Tuesday, September 11, 2007

Latest Trade Data

Much has been made of the continuing strength of US exports and the decline in the so-called "non-oil" trade deficit, but Brad Setser, as usual, hits the nail squarely:

"The same forces propelling Chinese export growth – the weak dollar and still-strong global economy – are also propelling US export growth. Those same forces are also a key reason why oil is high. Take away strong global growth and both US export growth and the price of oil would be lower."

Incidentally, OPEC is puzzling over the effect that financial turmoil will have on the demand for oil, but the oil funds themselves play an important role in propping up the markets. Not that anyone knows the real numbers, of course.

3 comments:

rosserjb@jmu.edu said...

So, Peter, does this mean we could be heading towards a crash of the price of oil? Over on maxspeak I had several postings about production problems in Saudi Arabia, especially in the al Ghawar monster oil pool. But some sources say that the Saudis still have the capacity to increase output by three or four millions barrels per day. Furthermore, the UAE is upping production, and new deals in Iraqi Kurdistan look to see output rising there, possibly by as much as 2 mbpd over the next five years (will post on that one soon).

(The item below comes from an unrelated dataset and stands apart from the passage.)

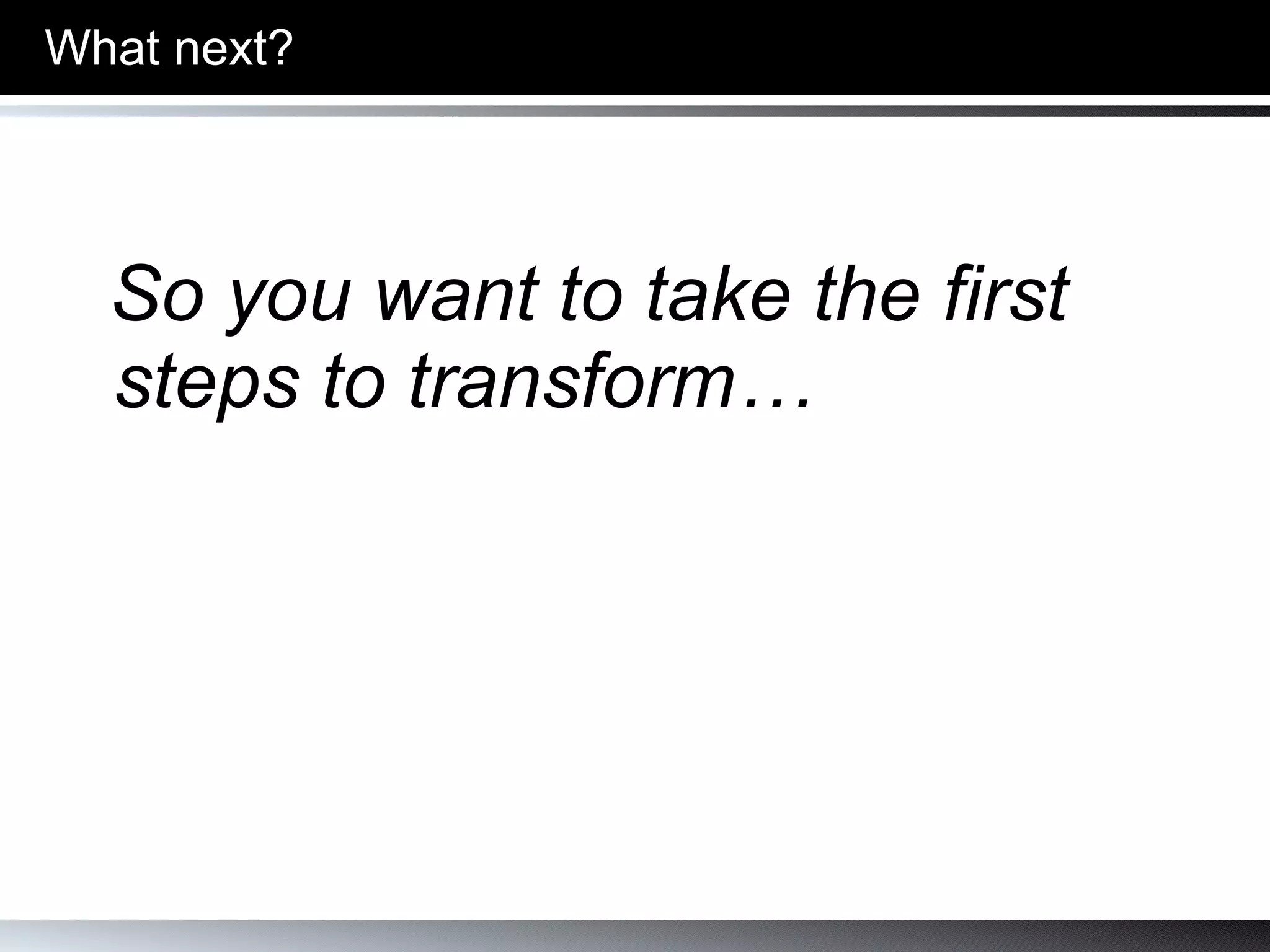 What next?

So you want to take the first steps to transform…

And then, of course, we do seem to be having a slowdown of growth around the world, even if the US has managed so far to avoid slipping into a recession. But, if we do, could oil prices exhibit a sudden and sharp decline? It has happened before, including in 1930 and 1986, with the latter triggering the fall of the Soviet Union, according to a recent book by Yegor Gaidar.

Peter Dorman said...

Barkley, I think you are the guy to model this. It's a positive feedback loop (potentially) between oil revenues and asset prices, but only within a bound. I could be wrong on this, but if maintaining asset values in a highly leveraged environment is what matters (in the short run anyway), high oil prices may be keeping us afloat (along with CBs that ignore currency risks). So the risk would be a mutually reinforcing drop in financial markets, oil earnings, and real economies. It could be very destabilizing politically, too.

What do you think? Is an article on the way?

rosserjb@jmu.edu said...

I have already written on interlinked financial collapses, but a blog posting could be on the way. A collapse of oil prices would catch a lot of people on the wrong wing of a black swan (or at least a dark grey one), and a sudden global recession combining with production increases could easily do it, given all the leverage and speculation.